Copy everything from the line containing "Out of the options" down to the end of the material, both ends included, with no changes.

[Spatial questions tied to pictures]

▬▬▬▬▬▬▬▬▬▬

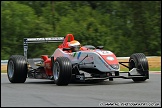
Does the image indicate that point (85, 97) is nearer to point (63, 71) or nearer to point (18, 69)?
point (63, 71)

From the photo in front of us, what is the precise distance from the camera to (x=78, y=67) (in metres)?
13.8

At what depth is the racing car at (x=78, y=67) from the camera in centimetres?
1310

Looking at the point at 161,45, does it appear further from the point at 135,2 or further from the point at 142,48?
the point at 135,2

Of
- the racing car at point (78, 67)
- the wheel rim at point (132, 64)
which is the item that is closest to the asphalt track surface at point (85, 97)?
the racing car at point (78, 67)

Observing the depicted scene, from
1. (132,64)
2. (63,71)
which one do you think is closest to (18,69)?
(63,71)

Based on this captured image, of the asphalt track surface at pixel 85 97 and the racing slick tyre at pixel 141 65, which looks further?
the racing slick tyre at pixel 141 65

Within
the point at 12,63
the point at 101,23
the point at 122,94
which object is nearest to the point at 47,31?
the point at 101,23

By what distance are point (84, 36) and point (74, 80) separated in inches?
1113

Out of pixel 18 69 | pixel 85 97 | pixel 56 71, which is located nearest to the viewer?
pixel 85 97

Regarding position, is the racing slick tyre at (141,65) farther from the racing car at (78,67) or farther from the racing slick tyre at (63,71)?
the racing slick tyre at (63,71)

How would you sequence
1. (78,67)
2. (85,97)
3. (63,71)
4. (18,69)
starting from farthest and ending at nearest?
1. (18,69)
2. (78,67)
3. (63,71)
4. (85,97)

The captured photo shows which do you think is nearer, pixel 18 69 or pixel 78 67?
pixel 78 67

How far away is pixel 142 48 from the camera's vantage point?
4606 cm

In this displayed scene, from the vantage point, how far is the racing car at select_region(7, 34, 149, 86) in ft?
43.0
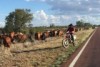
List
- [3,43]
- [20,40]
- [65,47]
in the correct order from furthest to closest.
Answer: [20,40], [3,43], [65,47]

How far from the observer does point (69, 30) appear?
77.2 ft

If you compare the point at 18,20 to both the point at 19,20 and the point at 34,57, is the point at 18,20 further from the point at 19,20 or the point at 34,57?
the point at 34,57

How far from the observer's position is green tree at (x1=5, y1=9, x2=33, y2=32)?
319ft

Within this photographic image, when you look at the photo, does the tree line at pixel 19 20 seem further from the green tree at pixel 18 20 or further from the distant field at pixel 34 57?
the distant field at pixel 34 57

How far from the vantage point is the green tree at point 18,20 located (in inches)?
3827

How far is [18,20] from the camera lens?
330 feet

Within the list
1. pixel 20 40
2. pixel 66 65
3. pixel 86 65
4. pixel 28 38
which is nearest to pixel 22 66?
pixel 66 65

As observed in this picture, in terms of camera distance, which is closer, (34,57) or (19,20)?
(34,57)

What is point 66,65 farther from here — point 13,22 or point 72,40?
point 13,22

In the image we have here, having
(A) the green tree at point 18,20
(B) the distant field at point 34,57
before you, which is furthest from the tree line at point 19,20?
(B) the distant field at point 34,57

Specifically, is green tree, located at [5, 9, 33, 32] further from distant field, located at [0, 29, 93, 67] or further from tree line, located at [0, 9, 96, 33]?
distant field, located at [0, 29, 93, 67]

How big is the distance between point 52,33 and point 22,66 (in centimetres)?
3793

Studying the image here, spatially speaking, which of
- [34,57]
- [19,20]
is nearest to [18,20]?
[19,20]

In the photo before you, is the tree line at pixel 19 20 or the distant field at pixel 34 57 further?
the tree line at pixel 19 20
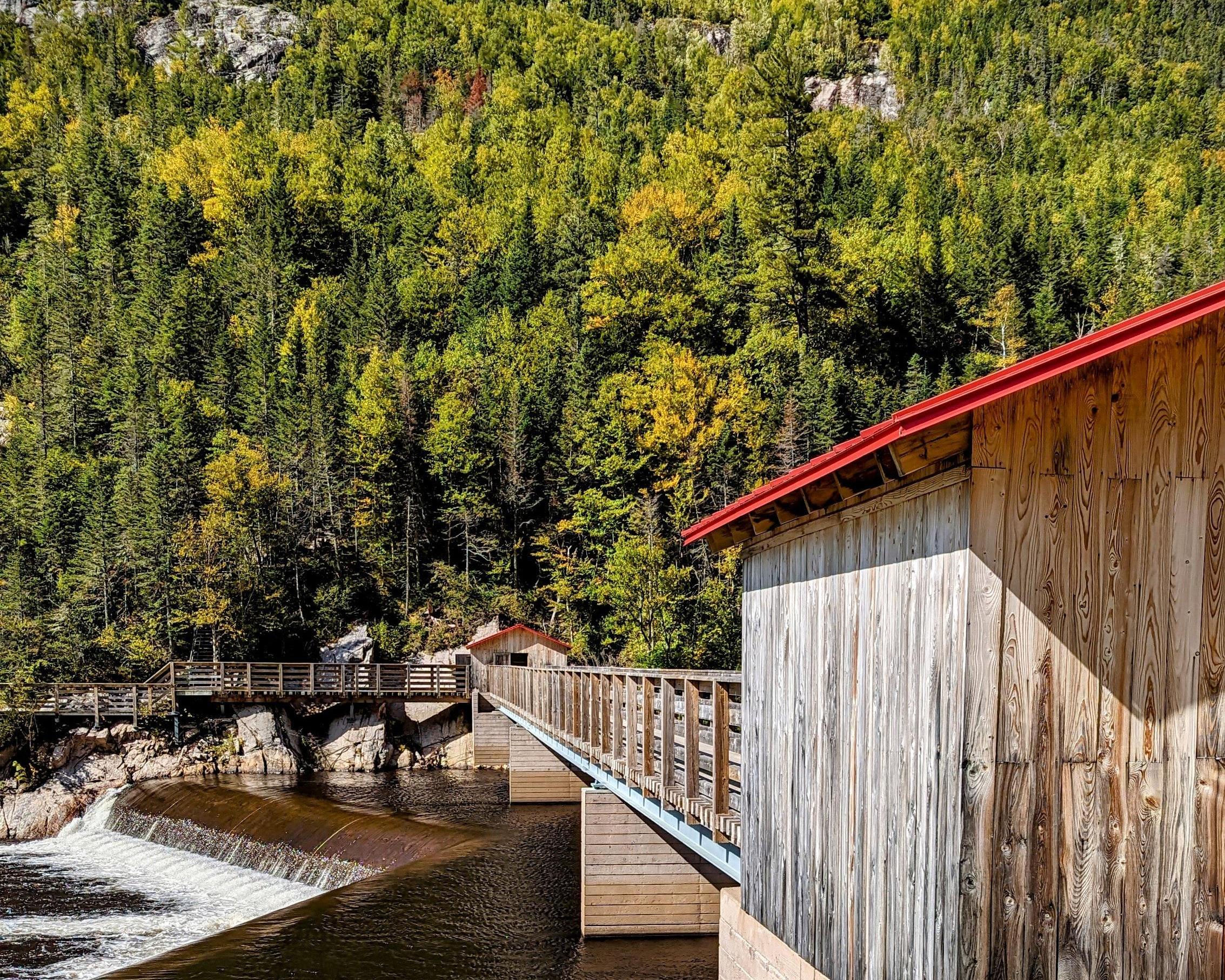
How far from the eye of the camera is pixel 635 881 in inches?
632

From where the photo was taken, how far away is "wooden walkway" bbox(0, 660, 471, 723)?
35.6 metres

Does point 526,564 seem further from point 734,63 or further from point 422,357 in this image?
point 734,63

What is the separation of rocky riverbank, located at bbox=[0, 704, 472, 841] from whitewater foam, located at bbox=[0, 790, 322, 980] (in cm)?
366

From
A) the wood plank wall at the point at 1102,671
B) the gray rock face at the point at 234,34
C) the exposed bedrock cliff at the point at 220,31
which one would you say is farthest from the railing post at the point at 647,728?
the exposed bedrock cliff at the point at 220,31

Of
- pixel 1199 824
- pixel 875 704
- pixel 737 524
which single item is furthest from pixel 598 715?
pixel 1199 824

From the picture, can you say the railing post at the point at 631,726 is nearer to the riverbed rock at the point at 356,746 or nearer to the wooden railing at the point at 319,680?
the wooden railing at the point at 319,680

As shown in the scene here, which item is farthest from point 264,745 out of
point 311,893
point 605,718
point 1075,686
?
point 1075,686

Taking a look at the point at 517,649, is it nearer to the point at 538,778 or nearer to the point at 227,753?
the point at 227,753

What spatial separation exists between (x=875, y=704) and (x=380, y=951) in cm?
1161

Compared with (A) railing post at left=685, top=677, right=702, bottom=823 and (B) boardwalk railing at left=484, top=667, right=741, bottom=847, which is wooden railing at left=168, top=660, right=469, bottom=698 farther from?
(A) railing post at left=685, top=677, right=702, bottom=823

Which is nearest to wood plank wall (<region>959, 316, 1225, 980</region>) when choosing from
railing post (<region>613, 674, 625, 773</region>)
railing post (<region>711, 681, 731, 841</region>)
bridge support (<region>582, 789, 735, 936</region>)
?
railing post (<region>711, 681, 731, 841</region>)

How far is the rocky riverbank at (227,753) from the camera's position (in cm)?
3241

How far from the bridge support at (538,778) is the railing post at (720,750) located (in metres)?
20.4

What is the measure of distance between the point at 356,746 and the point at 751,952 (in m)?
32.9
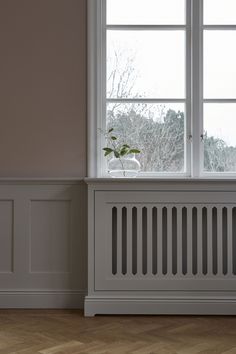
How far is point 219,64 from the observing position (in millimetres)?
3430

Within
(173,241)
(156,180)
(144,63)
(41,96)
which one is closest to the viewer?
(156,180)

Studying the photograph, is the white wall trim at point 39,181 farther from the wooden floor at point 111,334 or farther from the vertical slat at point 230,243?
the vertical slat at point 230,243

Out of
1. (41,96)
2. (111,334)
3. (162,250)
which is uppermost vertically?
(41,96)

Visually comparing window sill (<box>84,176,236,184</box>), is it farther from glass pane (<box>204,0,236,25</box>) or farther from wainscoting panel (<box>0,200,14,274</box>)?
glass pane (<box>204,0,236,25</box>)

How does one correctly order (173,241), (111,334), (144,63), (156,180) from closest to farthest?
(111,334)
(156,180)
(173,241)
(144,63)

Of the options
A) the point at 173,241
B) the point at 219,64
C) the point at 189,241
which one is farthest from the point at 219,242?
the point at 219,64

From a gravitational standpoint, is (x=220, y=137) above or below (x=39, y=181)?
above

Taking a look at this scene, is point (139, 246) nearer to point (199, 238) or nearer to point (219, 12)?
point (199, 238)

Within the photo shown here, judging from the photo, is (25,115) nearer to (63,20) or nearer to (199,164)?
(63,20)

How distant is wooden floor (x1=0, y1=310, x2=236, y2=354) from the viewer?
8.20ft

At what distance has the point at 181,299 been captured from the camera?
10.4ft

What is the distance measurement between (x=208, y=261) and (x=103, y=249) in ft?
2.20

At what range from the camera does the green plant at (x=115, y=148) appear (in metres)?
3.28

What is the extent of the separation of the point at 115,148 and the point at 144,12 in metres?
0.96
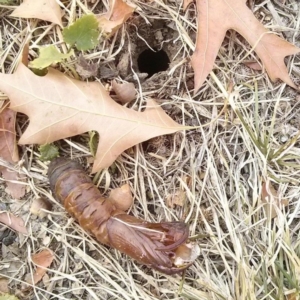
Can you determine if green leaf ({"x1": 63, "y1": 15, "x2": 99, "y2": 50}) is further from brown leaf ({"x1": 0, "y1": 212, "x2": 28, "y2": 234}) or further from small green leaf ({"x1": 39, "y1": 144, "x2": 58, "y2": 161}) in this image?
brown leaf ({"x1": 0, "y1": 212, "x2": 28, "y2": 234})

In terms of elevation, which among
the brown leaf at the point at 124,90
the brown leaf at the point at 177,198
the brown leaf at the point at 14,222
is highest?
the brown leaf at the point at 124,90

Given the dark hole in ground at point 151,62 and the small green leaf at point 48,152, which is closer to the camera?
the small green leaf at point 48,152

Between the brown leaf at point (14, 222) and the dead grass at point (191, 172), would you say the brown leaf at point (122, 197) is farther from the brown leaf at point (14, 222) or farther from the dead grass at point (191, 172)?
Answer: the brown leaf at point (14, 222)

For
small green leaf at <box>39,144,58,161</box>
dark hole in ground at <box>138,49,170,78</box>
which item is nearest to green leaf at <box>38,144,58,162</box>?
small green leaf at <box>39,144,58,161</box>

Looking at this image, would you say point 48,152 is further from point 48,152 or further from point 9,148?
point 9,148

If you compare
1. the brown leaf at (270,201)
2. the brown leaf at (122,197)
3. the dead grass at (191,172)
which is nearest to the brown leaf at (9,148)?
the dead grass at (191,172)

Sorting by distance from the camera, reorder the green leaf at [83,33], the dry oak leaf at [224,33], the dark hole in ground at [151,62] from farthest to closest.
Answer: the dark hole in ground at [151,62] < the dry oak leaf at [224,33] < the green leaf at [83,33]
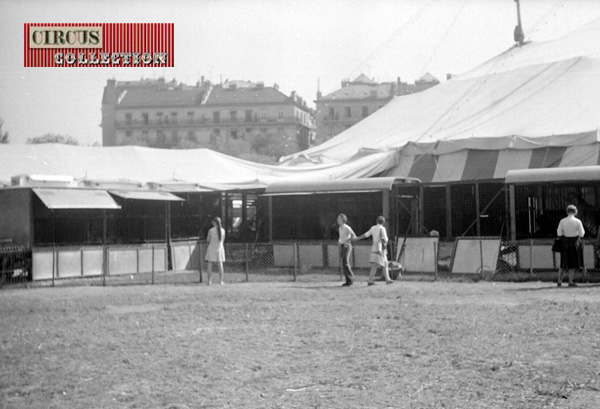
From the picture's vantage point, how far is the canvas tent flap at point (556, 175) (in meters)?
18.1

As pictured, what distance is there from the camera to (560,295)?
46.9 feet

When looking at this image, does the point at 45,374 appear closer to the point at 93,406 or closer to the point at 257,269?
the point at 93,406

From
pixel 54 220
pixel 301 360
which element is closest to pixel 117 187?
pixel 54 220

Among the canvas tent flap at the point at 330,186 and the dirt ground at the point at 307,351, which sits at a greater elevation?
the canvas tent flap at the point at 330,186

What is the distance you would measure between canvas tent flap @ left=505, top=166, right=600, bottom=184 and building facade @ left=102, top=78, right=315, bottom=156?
3612 centimetres

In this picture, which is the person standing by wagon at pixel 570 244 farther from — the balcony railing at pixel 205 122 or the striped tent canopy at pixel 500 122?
the balcony railing at pixel 205 122

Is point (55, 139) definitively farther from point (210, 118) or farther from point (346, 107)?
point (346, 107)

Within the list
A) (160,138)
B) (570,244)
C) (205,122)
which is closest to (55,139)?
(160,138)

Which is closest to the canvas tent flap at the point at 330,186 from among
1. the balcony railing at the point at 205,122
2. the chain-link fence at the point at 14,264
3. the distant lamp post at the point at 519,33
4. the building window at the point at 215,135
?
the chain-link fence at the point at 14,264

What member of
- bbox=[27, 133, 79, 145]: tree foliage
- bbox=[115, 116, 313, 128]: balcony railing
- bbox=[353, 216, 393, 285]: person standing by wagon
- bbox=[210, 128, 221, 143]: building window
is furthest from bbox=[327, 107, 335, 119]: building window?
bbox=[353, 216, 393, 285]: person standing by wagon

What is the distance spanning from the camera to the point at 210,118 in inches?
2672

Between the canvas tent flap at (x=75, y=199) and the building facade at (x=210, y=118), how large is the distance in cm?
3058

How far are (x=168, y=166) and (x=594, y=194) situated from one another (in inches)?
573

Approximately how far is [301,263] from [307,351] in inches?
486
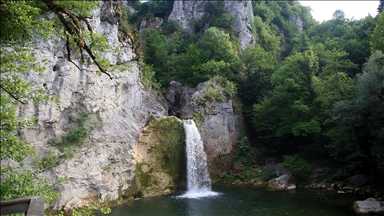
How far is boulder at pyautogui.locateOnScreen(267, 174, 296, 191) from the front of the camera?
20.4 m

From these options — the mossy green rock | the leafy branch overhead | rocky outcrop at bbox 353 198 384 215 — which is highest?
the leafy branch overhead

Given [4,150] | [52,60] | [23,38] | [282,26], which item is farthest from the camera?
[282,26]

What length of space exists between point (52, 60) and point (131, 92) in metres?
6.51

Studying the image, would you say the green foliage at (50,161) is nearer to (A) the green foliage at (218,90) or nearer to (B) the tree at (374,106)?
(A) the green foliage at (218,90)

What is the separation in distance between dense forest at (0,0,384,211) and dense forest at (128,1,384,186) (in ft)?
0.22

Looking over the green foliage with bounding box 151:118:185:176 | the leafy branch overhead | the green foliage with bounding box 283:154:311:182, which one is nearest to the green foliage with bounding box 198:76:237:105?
the green foliage with bounding box 151:118:185:176

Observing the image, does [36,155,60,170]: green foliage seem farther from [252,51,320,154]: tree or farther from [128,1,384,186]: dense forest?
[252,51,320,154]: tree

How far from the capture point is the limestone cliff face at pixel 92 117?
15.0 meters

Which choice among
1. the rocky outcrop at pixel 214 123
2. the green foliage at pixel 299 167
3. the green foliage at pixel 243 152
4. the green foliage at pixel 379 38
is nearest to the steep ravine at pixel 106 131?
the rocky outcrop at pixel 214 123

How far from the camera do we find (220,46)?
1198 inches

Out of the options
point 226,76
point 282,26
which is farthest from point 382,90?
point 282,26

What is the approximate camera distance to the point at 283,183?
20625 mm

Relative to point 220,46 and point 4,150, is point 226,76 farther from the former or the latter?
point 4,150

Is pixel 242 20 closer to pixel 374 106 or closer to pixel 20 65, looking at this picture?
pixel 374 106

▬▬▬▬▬▬▬▬▬▬

ANSWER TO THE PROBLEM |
Out of the options
point 226,76
point 282,26
which is farthest from point 382,90?
point 282,26

What is the approximate camera distance to the point at 283,183?
20625 mm

Relative to point 220,46 and point 4,150, is point 226,76 farther from the former or the latter?
point 4,150

Is pixel 242 20 closer to pixel 374 106 or closer to pixel 20 65, looking at this picture?
pixel 374 106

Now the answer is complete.